Die Annullierung eines Fluges hat mir deutlich mehr Wartezeit beschert, als ich möchte. Bei einem Kaltgetränk sinniere ich über das Erlebte der letzten Tage, während mein Blick auf das Rollfeld des Flughafens Frankfurt gerichtet ist. Nahezu eine Woche bin ich jetzt „on tour“ gewesen. WienKölnWienBerlinBukarestBerlinGrazKlagenfurtWienRomFrankfurtBerlinWien, so lautete die Reiseroute der vergangenen Tage. Den Großteil dieser Städte habe ich schon vielfach bereist, in Graz und Wien habe ich Wohnsitze. In Bukarest, auch das Paris des Ostens genannt, bin ich erst zum zweiten Mal in meinem Leben gewesen. Begegnet man der rumänischen Hauptstadt mit Vorbehalten, dann wird Mann oder Frau sehr viele Anhaltspunkte finden, die noch immer an die Schreckensherrschaft des Nicolae Ceaușescu erinnern, den letzten Diktator, von dem ein unterdrücktes und gepeinigtes Volk 1989 erlöst wurde. Dass es Generationen brauchen wird, bis Geist und Kultur dieser nun in Freiheit lebenden Menschen äußerlich wie innerlich einen sichtbaren Wandel vollzogen haben, ist evident. Was mich wirklich überwältigt hat, das ist die Herzlichkeit und Großzügigkeit meiner Gastgeber des am Schwarzen Meer gelegenen Landes. Die Tische haben sich vor Essen gebogen, Getränke aller Art gab es reichlich, diskutiert wurde vorbehaltlos und stundenlang und dennoch oder gerade deshalb erzielten wir konkrete Ergebnisse, vereinbarten Projekte für die Zukunft, finalisierten Vorhaben.

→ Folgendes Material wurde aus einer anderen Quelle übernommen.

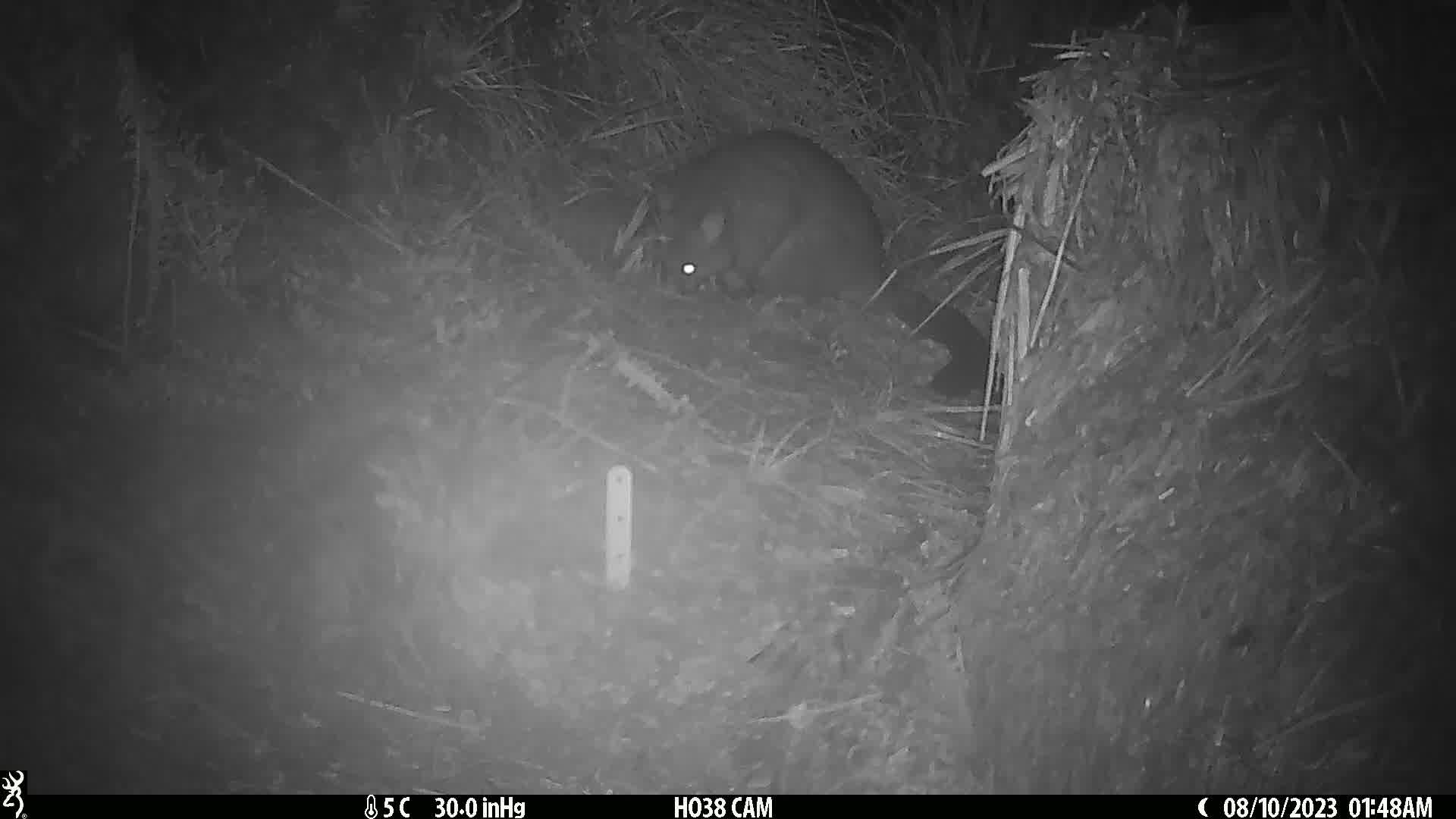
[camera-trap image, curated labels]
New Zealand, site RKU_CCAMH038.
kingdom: Animalia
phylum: Chordata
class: Mammalia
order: Diprotodontia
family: Phalangeridae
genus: Trichosurus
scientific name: Trichosurus vulpecula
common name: common brushtail possum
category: possum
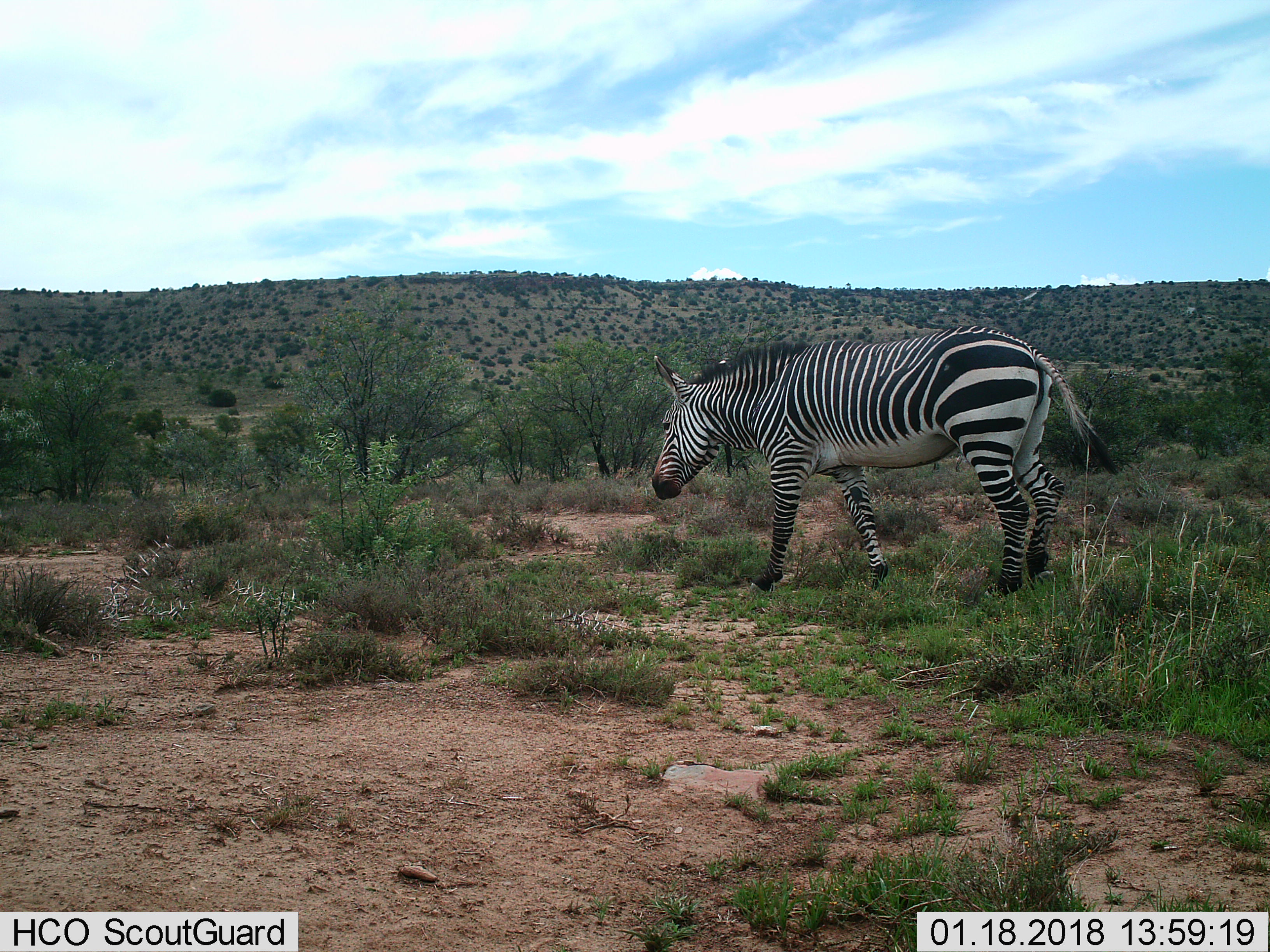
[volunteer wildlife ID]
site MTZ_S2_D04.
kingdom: Animalia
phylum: Chordata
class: Mammalia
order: Perissodactyla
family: Equidae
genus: Equus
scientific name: Equus zebra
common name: mountain zebra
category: zebramountain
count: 1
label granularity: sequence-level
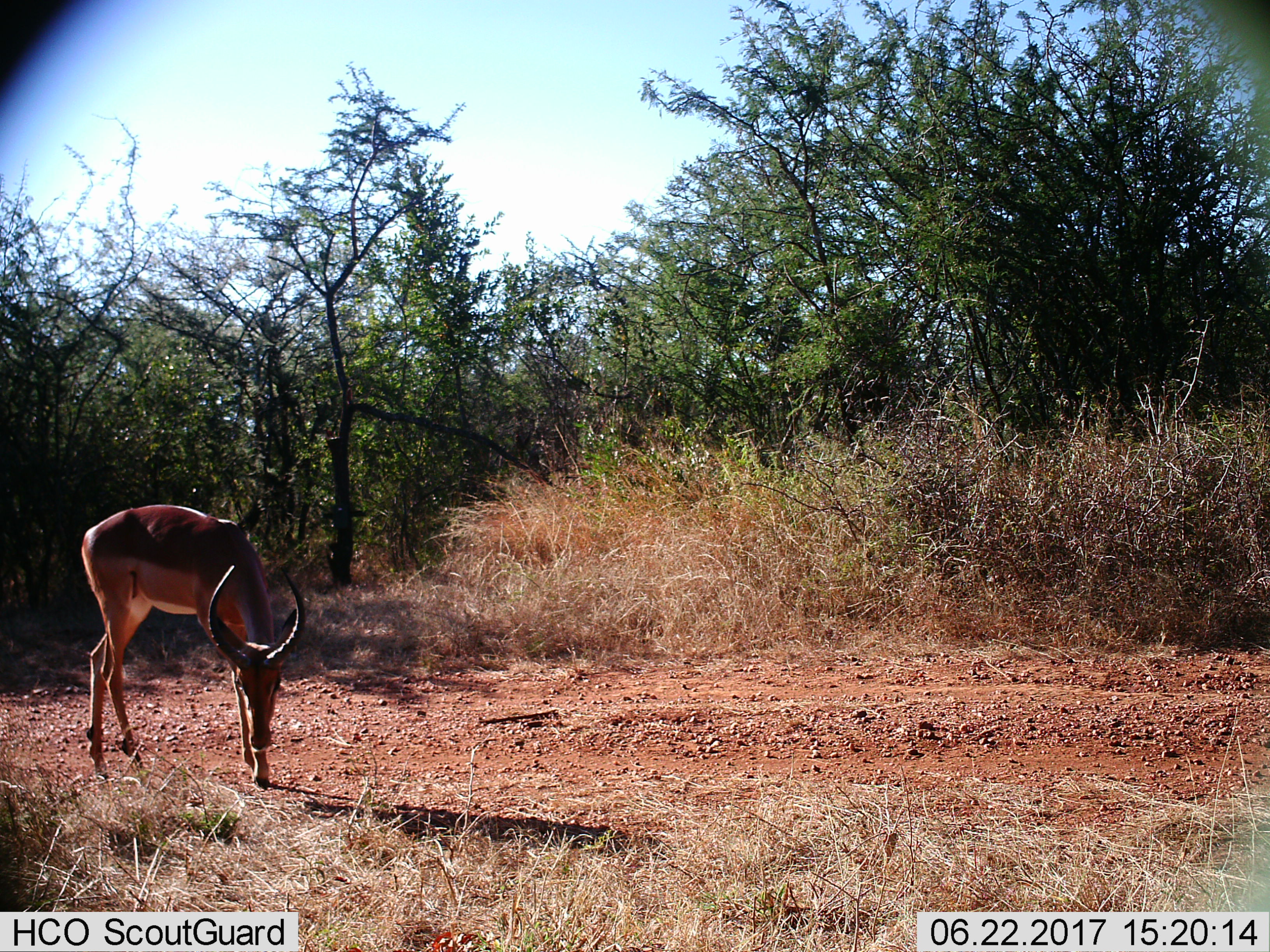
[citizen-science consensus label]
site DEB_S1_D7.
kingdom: Animalia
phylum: Chordata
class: Mammalia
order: Artiodactyla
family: Bovidae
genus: Aepyceros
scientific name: Aepyceros melampus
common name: impala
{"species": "impala (Aepyceros melampus)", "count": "1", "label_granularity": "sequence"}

Mich haben die erlebten Zugänge und Begebenheiten an eine Zeit erinnert, die wir in unseren durchorganisierten und bis zum Anschlag durchoptimierten Breiten zu meinem Bedauern scheinbar überwunden haben. Wo gibt es heute noch ungezwungene, uneigennützige und sachorientierte Debatten, bei welchen der Großteil der Anwesenden nicht darauf achtet, erstens für nichts verantwortlich zu sein, zweitens im Nachhinein alles schon gewusst zu haben, was sich davor intellektuell nicht erschlossen hat, und drittens nur danach Ausschau zu halten, wie man sein Gegenüber übervorteilen kann. All diese scheinbaren Debatten finden vorwiegend in klimatisierten und sterilen, abgedunkelten Räumen statt, deren Interieur gleich uniform und austauschbar erscheint, wie jene Menschen, die bis auf einige wenige im System genötigt werden, lähmende Inhaltsleere und freundliche Unverbindlichkeit über sich ergehen zu lassen. Im Heimatland des Dracula haben wir in gegenteiliger Atmosphäre nicht nur intensive Gespräche und differenzierte Diskussionen geführt, sondern auch das Leben nach vollendeter Arbeit nicht zu kurz kommen lassen. In einer zeitgemäßen Abwandlung müsste das eingangs erwähnte Zitat lauten: „Nur wer abends reichlich feiern kann, kann am nächsten Morgen auch wirkungsvoll arbeiten“. Was denken Sie?